As a way of example to illustrate the above, let’s think of a chemical manufacturer that starts selling a fertilizer product from 1998.  For some reason unknown to the manufacturer (i.e.: the product is defective; the product contaminates the environment; the product labels do not contain the proper instructions and/or warnings, etc), that specific product starts to create problems (claims).  The manufacturer has already released a whole defective “batch” of the product into the stream of commerce and does not know when the problem will stop, but it knows it will be a big problem, so it decides to integrate, and reports this claim as a “batch”.  The I.O. or “batch” in this case will be the particular problem with the product that is the common cause of all the claims being reported as a result of the customers applying the product (i.e.: the product’s insufficiency or failure to warn creates health effects –bodily injuries- to every person that applies the product for its intended use.).  Let’s assume that the claim is reported as an I.O. under the 2003-2004 policy period; that the policy has $50 million in limits for that year with a $10 million SIR, and that there are no applicable exclusions.  First, by integrating these “fertilizer” claims, the policyholder will exhaust the underlying limits faster and will get to the excess layer, with the $50 million limit.  More likely than not, an underwriter will exclude coverage for this “fertilizer” product in the 2005 policy year and policies going forward.  Notwithstanding, should the policyholder continue to experience claims for this particular product in 2005, 2006, 2007 and so on, there will still be coverage under the 2003-2004 policy, subject to the $50 million limit.  This is because as we said, the policy language is “frozen”, and the limit is tied-up to the year when the notice of the I.O. was given to the carrier.  It is this kind of situation that the I.O. coverage is best designed to overcome. 

 

Again, each form contains specific provisions dealing with this, and as in any insurance policy, the exclusions help re-shape or re-define the definitions.  The different Bermuda forms contain different requirements, and the I.O. coverage is not a superior one compared to others (claims made for example), but rather a response to specific needs. 

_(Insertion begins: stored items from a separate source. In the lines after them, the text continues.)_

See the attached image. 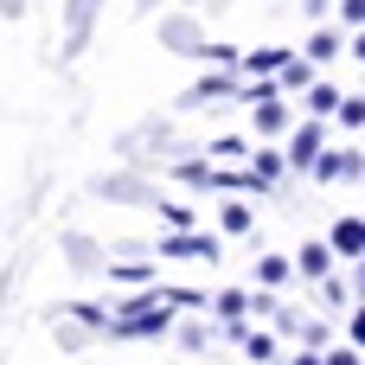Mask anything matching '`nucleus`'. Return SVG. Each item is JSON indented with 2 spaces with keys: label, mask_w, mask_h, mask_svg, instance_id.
I'll use <instances>...</instances> for the list:
<instances>
[{
  "label": "nucleus",
  "mask_w": 365,
  "mask_h": 365,
  "mask_svg": "<svg viewBox=\"0 0 365 365\" xmlns=\"http://www.w3.org/2000/svg\"><path fill=\"white\" fill-rule=\"evenodd\" d=\"M218 96H244V83H237L231 71H218V77H205V83L186 90V103H218Z\"/></svg>",
  "instance_id": "10"
},
{
  "label": "nucleus",
  "mask_w": 365,
  "mask_h": 365,
  "mask_svg": "<svg viewBox=\"0 0 365 365\" xmlns=\"http://www.w3.org/2000/svg\"><path fill=\"white\" fill-rule=\"evenodd\" d=\"M302 51H308L314 64H327V58H340V32H334V26H314V38H308Z\"/></svg>",
  "instance_id": "15"
},
{
  "label": "nucleus",
  "mask_w": 365,
  "mask_h": 365,
  "mask_svg": "<svg viewBox=\"0 0 365 365\" xmlns=\"http://www.w3.org/2000/svg\"><path fill=\"white\" fill-rule=\"evenodd\" d=\"M327 244H334V257H365V218H340Z\"/></svg>",
  "instance_id": "8"
},
{
  "label": "nucleus",
  "mask_w": 365,
  "mask_h": 365,
  "mask_svg": "<svg viewBox=\"0 0 365 365\" xmlns=\"http://www.w3.org/2000/svg\"><path fill=\"white\" fill-rule=\"evenodd\" d=\"M327 365H365V353H359V346H334V353H327Z\"/></svg>",
  "instance_id": "21"
},
{
  "label": "nucleus",
  "mask_w": 365,
  "mask_h": 365,
  "mask_svg": "<svg viewBox=\"0 0 365 365\" xmlns=\"http://www.w3.org/2000/svg\"><path fill=\"white\" fill-rule=\"evenodd\" d=\"M160 218H167L173 231H186V225H192V205H167V199H160Z\"/></svg>",
  "instance_id": "19"
},
{
  "label": "nucleus",
  "mask_w": 365,
  "mask_h": 365,
  "mask_svg": "<svg viewBox=\"0 0 365 365\" xmlns=\"http://www.w3.org/2000/svg\"><path fill=\"white\" fill-rule=\"evenodd\" d=\"M212 160H218V167H237V160H250V148H244L237 135H225V141H212Z\"/></svg>",
  "instance_id": "16"
},
{
  "label": "nucleus",
  "mask_w": 365,
  "mask_h": 365,
  "mask_svg": "<svg viewBox=\"0 0 365 365\" xmlns=\"http://www.w3.org/2000/svg\"><path fill=\"white\" fill-rule=\"evenodd\" d=\"M321 148H327V141H321V115H308L302 128H289V167L308 173V167L321 160Z\"/></svg>",
  "instance_id": "3"
},
{
  "label": "nucleus",
  "mask_w": 365,
  "mask_h": 365,
  "mask_svg": "<svg viewBox=\"0 0 365 365\" xmlns=\"http://www.w3.org/2000/svg\"><path fill=\"white\" fill-rule=\"evenodd\" d=\"M212 314H218V321H244V314H250V295H244V289H218V295H212Z\"/></svg>",
  "instance_id": "14"
},
{
  "label": "nucleus",
  "mask_w": 365,
  "mask_h": 365,
  "mask_svg": "<svg viewBox=\"0 0 365 365\" xmlns=\"http://www.w3.org/2000/svg\"><path fill=\"white\" fill-rule=\"evenodd\" d=\"M359 295H365V257H359Z\"/></svg>",
  "instance_id": "27"
},
{
  "label": "nucleus",
  "mask_w": 365,
  "mask_h": 365,
  "mask_svg": "<svg viewBox=\"0 0 365 365\" xmlns=\"http://www.w3.org/2000/svg\"><path fill=\"white\" fill-rule=\"evenodd\" d=\"M148 276H154L148 263H115V282H148Z\"/></svg>",
  "instance_id": "20"
},
{
  "label": "nucleus",
  "mask_w": 365,
  "mask_h": 365,
  "mask_svg": "<svg viewBox=\"0 0 365 365\" xmlns=\"http://www.w3.org/2000/svg\"><path fill=\"white\" fill-rule=\"evenodd\" d=\"M218 231H225V237H244V231H257V205H250L244 192H237V199H225V205H218Z\"/></svg>",
  "instance_id": "6"
},
{
  "label": "nucleus",
  "mask_w": 365,
  "mask_h": 365,
  "mask_svg": "<svg viewBox=\"0 0 365 365\" xmlns=\"http://www.w3.org/2000/svg\"><path fill=\"white\" fill-rule=\"evenodd\" d=\"M289 58H295L289 45H257V51H244V64H237V71H244V77H276Z\"/></svg>",
  "instance_id": "5"
},
{
  "label": "nucleus",
  "mask_w": 365,
  "mask_h": 365,
  "mask_svg": "<svg viewBox=\"0 0 365 365\" xmlns=\"http://www.w3.org/2000/svg\"><path fill=\"white\" fill-rule=\"evenodd\" d=\"M327 269H334V244H302V250H295V276L327 282Z\"/></svg>",
  "instance_id": "7"
},
{
  "label": "nucleus",
  "mask_w": 365,
  "mask_h": 365,
  "mask_svg": "<svg viewBox=\"0 0 365 365\" xmlns=\"http://www.w3.org/2000/svg\"><path fill=\"white\" fill-rule=\"evenodd\" d=\"M289 365H327V346H302V353H295Z\"/></svg>",
  "instance_id": "23"
},
{
  "label": "nucleus",
  "mask_w": 365,
  "mask_h": 365,
  "mask_svg": "<svg viewBox=\"0 0 365 365\" xmlns=\"http://www.w3.org/2000/svg\"><path fill=\"white\" fill-rule=\"evenodd\" d=\"M346 334H353V346H359V353H365V308H359V314H353V321H346Z\"/></svg>",
  "instance_id": "24"
},
{
  "label": "nucleus",
  "mask_w": 365,
  "mask_h": 365,
  "mask_svg": "<svg viewBox=\"0 0 365 365\" xmlns=\"http://www.w3.org/2000/svg\"><path fill=\"white\" fill-rule=\"evenodd\" d=\"M160 257H180V263H218V237L186 225V231H167L160 237Z\"/></svg>",
  "instance_id": "1"
},
{
  "label": "nucleus",
  "mask_w": 365,
  "mask_h": 365,
  "mask_svg": "<svg viewBox=\"0 0 365 365\" xmlns=\"http://www.w3.org/2000/svg\"><path fill=\"white\" fill-rule=\"evenodd\" d=\"M295 276V257H257V289H282Z\"/></svg>",
  "instance_id": "13"
},
{
  "label": "nucleus",
  "mask_w": 365,
  "mask_h": 365,
  "mask_svg": "<svg viewBox=\"0 0 365 365\" xmlns=\"http://www.w3.org/2000/svg\"><path fill=\"white\" fill-rule=\"evenodd\" d=\"M250 122H257V135H263V141H276V135H289V128H295V115H289V103H282V96L250 103Z\"/></svg>",
  "instance_id": "4"
},
{
  "label": "nucleus",
  "mask_w": 365,
  "mask_h": 365,
  "mask_svg": "<svg viewBox=\"0 0 365 365\" xmlns=\"http://www.w3.org/2000/svg\"><path fill=\"white\" fill-rule=\"evenodd\" d=\"M90 6H96V0H77V13H71V26H83V13H90Z\"/></svg>",
  "instance_id": "26"
},
{
  "label": "nucleus",
  "mask_w": 365,
  "mask_h": 365,
  "mask_svg": "<svg viewBox=\"0 0 365 365\" xmlns=\"http://www.w3.org/2000/svg\"><path fill=\"white\" fill-rule=\"evenodd\" d=\"M244 353L257 365H276V334H244Z\"/></svg>",
  "instance_id": "17"
},
{
  "label": "nucleus",
  "mask_w": 365,
  "mask_h": 365,
  "mask_svg": "<svg viewBox=\"0 0 365 365\" xmlns=\"http://www.w3.org/2000/svg\"><path fill=\"white\" fill-rule=\"evenodd\" d=\"M353 58L365 64V26H353Z\"/></svg>",
  "instance_id": "25"
},
{
  "label": "nucleus",
  "mask_w": 365,
  "mask_h": 365,
  "mask_svg": "<svg viewBox=\"0 0 365 365\" xmlns=\"http://www.w3.org/2000/svg\"><path fill=\"white\" fill-rule=\"evenodd\" d=\"M276 83H282V96H302L308 83H314V58L302 51V58H289L282 71H276Z\"/></svg>",
  "instance_id": "9"
},
{
  "label": "nucleus",
  "mask_w": 365,
  "mask_h": 365,
  "mask_svg": "<svg viewBox=\"0 0 365 365\" xmlns=\"http://www.w3.org/2000/svg\"><path fill=\"white\" fill-rule=\"evenodd\" d=\"M340 19L346 26H365V0H340Z\"/></svg>",
  "instance_id": "22"
},
{
  "label": "nucleus",
  "mask_w": 365,
  "mask_h": 365,
  "mask_svg": "<svg viewBox=\"0 0 365 365\" xmlns=\"http://www.w3.org/2000/svg\"><path fill=\"white\" fill-rule=\"evenodd\" d=\"M321 186H334V180H353V173H365V154H353V148H321V160L308 167Z\"/></svg>",
  "instance_id": "2"
},
{
  "label": "nucleus",
  "mask_w": 365,
  "mask_h": 365,
  "mask_svg": "<svg viewBox=\"0 0 365 365\" xmlns=\"http://www.w3.org/2000/svg\"><path fill=\"white\" fill-rule=\"evenodd\" d=\"M282 167H289V148H282V154H276V148H257V154H250V173H257L263 186H276Z\"/></svg>",
  "instance_id": "12"
},
{
  "label": "nucleus",
  "mask_w": 365,
  "mask_h": 365,
  "mask_svg": "<svg viewBox=\"0 0 365 365\" xmlns=\"http://www.w3.org/2000/svg\"><path fill=\"white\" fill-rule=\"evenodd\" d=\"M340 122L346 128H365V96H340Z\"/></svg>",
  "instance_id": "18"
},
{
  "label": "nucleus",
  "mask_w": 365,
  "mask_h": 365,
  "mask_svg": "<svg viewBox=\"0 0 365 365\" xmlns=\"http://www.w3.org/2000/svg\"><path fill=\"white\" fill-rule=\"evenodd\" d=\"M302 103H308V115H340V90H334V83H321V77L302 90Z\"/></svg>",
  "instance_id": "11"
}]
</instances>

(*)  Law degree (Catholic University of Argentina); postgraduate degree in Maritime law (University of Buenos Aires); diploma in Risk and Insurance (The College of Insurance, New York);

ARE- Associate in Reinsurance (CPCU Institute)  

Internship in New York Maritime-Insurance Law Firm assisting in analysis, evaluation, preparation and strategies relating claims being handled in South America.  Joined AIG in 2002, currently holds a manager position in Environmental Claims-High Profile department.

   

[1] SIRs in the range of $10,000,000 to $50,000,000 are not at all uncommon for many corporations which purchase insurance in Bermuda. 

[2] In many instances losses from products have emerged and developed over a long period of years (the “once innocuous” asbestos; as well as several chemicals are perfect examples of this). 

[3] It is important to note that since there is more than one carrier offering this coverage and the forms used vary within each company, we will describe the effects, characteristics and approaches that are common to all forms, without emphasizing anyone in particular. 

[4] To “batch” or “integrate” claims will be used interchangeable.  A “batch” is a term used to describe a claim form by a number of losses that arise out of the same cause. 

[5] Breast implant litigation is a good illustration of an I.O.  Thousands of women alleged injuries caused by silicone leaking from their breast implants.  However, the damages claimed by most of them were far below the typical $25-$50 million per occurrence attachment point of the insurers.  By being able to integrate these claims, the manufacturers of breast implants were able to submit a large claim to their Bermuda insurers and gain access to the excess coverage.